• Caring for Herself Lets Her Better Care for Others

    April 22, 2019 09:50 am David Mitchell – When Shani Muhammad, M.D., was slow to recover from a nagging ankle injury, she went to see her own primary care doctor. That visit ended in the emergency room -- not because of the persistent ankle pain but because her blood pressure was dangerously high.

    "It was through the roof," she said.

    Muhammad said her weight peaked during residency following the birth of her two children. She hoped she would be able to devote more time to her own fitness once she completed her training, but that didn't happen. Instead she found herself suffering from headaches, stomachaches and stress.

    "I wasn't able to give myself the kind of attention that I was telling my patients to give themselves," she said. "I couldn't even take a walk during lunch because my employer had ideas about what I should be doing during lunch. I felt very disingenuous. I was like, 'How can I be someone's primary care doctor?'"

    Muhammad began working out on her own and eventually started a CrossFit program. Five years after that ER visit, she's lost 50 pounds.

    "I'm stronger than I've ever been and happier about the way I look," she said. "This is what I talk to my patients about."

    Muhammad

    Muhammad starts her day at the gym at 5:30 a.m. for a one-hour workout five days a week. She follows that with 20 minutes of meditation at home and a 45-minute walk around her neighborhood.

    "It's made a huge impact on my well-being," she said. "I won't allow anything to compromise my routine."

    Muhammad's work schedule hasn't gotten less busy -- she works one full-time job and two-part time jobs while holding local and national leadership positions -- but she said her wellness regimen has helped improved her focus and organization, and allowed her to build up her mental and emotional reserves.

    "Everyone needs to find a way to prioritize themselves," said Muhammad, who is a member of the AAFP's Commission on Health of the Public and Science. "You can't be efficient in your job -- and enjoy your job the way you should -- if you aren't well. I had to find a different way to work."

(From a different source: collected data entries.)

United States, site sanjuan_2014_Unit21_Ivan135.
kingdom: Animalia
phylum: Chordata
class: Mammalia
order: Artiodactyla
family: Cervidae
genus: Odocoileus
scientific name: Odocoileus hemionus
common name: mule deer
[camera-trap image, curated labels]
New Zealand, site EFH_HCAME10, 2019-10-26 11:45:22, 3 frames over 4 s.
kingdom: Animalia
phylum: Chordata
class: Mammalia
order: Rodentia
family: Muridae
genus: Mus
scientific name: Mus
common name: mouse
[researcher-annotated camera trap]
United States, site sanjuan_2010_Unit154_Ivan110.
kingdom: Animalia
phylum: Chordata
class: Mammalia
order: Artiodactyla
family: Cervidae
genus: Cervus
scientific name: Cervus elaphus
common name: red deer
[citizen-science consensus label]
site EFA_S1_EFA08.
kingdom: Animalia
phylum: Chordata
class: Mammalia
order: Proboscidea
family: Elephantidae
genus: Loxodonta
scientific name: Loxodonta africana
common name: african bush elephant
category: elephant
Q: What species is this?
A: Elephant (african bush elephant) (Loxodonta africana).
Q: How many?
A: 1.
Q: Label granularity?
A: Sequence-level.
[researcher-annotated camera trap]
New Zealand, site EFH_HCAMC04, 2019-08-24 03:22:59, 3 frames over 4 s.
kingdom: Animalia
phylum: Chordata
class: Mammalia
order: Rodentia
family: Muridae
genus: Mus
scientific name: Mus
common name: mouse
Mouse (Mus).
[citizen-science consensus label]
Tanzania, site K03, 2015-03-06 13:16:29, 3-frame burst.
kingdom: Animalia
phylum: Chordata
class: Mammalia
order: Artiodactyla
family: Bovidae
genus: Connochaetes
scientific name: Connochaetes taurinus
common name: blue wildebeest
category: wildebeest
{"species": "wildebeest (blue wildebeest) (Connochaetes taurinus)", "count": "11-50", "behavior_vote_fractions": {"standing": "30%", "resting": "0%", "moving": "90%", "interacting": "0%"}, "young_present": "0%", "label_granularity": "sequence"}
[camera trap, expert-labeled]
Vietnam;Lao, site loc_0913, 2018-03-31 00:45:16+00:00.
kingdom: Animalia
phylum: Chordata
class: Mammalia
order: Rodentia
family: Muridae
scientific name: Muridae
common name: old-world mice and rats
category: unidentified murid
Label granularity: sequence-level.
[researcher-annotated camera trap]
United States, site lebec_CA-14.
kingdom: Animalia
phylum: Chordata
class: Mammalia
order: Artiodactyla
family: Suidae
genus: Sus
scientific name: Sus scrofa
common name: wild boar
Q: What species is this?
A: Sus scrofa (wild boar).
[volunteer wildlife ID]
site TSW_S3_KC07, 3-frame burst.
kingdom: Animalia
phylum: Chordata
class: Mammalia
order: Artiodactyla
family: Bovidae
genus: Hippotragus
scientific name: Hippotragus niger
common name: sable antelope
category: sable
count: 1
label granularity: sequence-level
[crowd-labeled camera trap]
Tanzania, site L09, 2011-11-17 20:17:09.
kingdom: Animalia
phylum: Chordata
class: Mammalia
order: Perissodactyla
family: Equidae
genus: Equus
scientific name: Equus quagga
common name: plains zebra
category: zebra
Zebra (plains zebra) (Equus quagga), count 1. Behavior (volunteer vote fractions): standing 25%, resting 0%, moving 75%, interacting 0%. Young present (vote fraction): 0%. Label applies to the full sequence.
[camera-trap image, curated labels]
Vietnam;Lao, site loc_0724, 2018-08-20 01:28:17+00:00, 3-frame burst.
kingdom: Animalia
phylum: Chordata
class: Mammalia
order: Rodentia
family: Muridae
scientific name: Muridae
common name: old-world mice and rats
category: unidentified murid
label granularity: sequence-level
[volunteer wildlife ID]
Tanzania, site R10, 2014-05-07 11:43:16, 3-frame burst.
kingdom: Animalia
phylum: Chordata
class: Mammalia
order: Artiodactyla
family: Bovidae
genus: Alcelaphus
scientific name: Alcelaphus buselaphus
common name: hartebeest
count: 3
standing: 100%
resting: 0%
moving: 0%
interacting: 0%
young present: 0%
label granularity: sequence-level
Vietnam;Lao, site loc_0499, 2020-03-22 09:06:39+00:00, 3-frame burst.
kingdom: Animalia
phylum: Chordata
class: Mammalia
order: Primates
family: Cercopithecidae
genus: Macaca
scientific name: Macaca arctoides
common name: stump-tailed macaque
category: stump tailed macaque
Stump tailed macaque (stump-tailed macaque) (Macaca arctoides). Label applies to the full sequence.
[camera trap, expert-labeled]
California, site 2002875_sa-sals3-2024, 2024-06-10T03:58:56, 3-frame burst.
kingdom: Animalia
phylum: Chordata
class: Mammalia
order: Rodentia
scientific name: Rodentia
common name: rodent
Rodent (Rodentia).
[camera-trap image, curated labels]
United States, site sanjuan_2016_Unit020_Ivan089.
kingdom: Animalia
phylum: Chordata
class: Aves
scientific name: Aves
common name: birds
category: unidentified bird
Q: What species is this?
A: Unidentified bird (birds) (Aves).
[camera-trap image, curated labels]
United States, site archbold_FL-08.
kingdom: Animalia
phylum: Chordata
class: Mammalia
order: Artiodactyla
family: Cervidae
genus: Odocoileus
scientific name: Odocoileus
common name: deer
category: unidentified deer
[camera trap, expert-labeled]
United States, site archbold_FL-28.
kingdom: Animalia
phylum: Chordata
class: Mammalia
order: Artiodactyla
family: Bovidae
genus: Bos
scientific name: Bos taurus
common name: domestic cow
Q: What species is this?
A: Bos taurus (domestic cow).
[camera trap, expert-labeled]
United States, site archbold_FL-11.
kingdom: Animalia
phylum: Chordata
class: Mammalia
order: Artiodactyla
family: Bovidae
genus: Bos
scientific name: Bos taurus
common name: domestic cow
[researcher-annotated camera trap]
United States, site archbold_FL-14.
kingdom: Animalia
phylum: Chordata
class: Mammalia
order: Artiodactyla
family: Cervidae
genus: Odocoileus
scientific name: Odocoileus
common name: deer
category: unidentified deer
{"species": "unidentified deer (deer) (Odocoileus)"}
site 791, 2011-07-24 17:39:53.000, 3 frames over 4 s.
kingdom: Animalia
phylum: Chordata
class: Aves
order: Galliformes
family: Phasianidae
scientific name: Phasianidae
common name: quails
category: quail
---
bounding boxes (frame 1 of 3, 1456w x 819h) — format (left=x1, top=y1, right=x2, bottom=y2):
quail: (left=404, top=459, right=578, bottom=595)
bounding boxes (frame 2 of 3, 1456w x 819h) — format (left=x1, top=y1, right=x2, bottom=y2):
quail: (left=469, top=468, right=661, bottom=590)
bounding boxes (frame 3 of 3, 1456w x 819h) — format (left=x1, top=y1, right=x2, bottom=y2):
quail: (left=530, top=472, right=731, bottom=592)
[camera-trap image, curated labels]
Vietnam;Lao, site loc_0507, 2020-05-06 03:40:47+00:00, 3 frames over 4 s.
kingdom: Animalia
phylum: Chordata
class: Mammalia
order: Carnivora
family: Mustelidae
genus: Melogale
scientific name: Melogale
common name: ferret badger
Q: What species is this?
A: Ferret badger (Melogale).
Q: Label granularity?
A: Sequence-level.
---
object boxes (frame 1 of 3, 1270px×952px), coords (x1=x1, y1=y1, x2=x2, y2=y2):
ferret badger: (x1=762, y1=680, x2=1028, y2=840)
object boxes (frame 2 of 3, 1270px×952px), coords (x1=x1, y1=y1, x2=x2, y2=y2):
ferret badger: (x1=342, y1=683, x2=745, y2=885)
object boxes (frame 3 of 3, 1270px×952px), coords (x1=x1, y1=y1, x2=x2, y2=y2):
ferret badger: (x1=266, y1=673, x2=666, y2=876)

    Muhammad does all her work from her home in San Ramon, Calif. Her full-time job is medical director of special needs programs, utilization review and complex care patient management programs for Health Integrated, a care management company based in Tampa, Fla. She is responsible for utilization review of Medicare and Medicaid plans, conducting interdisciplinary team rounds with nurses and social workers for high-utilizing, high-risk and medically complex patients. She also works part-time for New York-based Oscar Health Insurance, reviewing things like inpatient requests and prior authorizations.

    Her clinical practice is working as a telemedicine physician three days a week for SteadyMD, which aims to provide primary care online. The company's physicians have fewer than 600 patients each and are available by phone or text in addition to video visits that last longer than traditional 15-minute office appointments. Patients are matched to physicians based on their interests, health goals and conditions.

    "This is supposed to be a different experience than when you are one of 26 patients a physician is seeing in one day," she said. "I really like it. I'm not slammed. For the first time, I feel like I have all the time I need with every patient."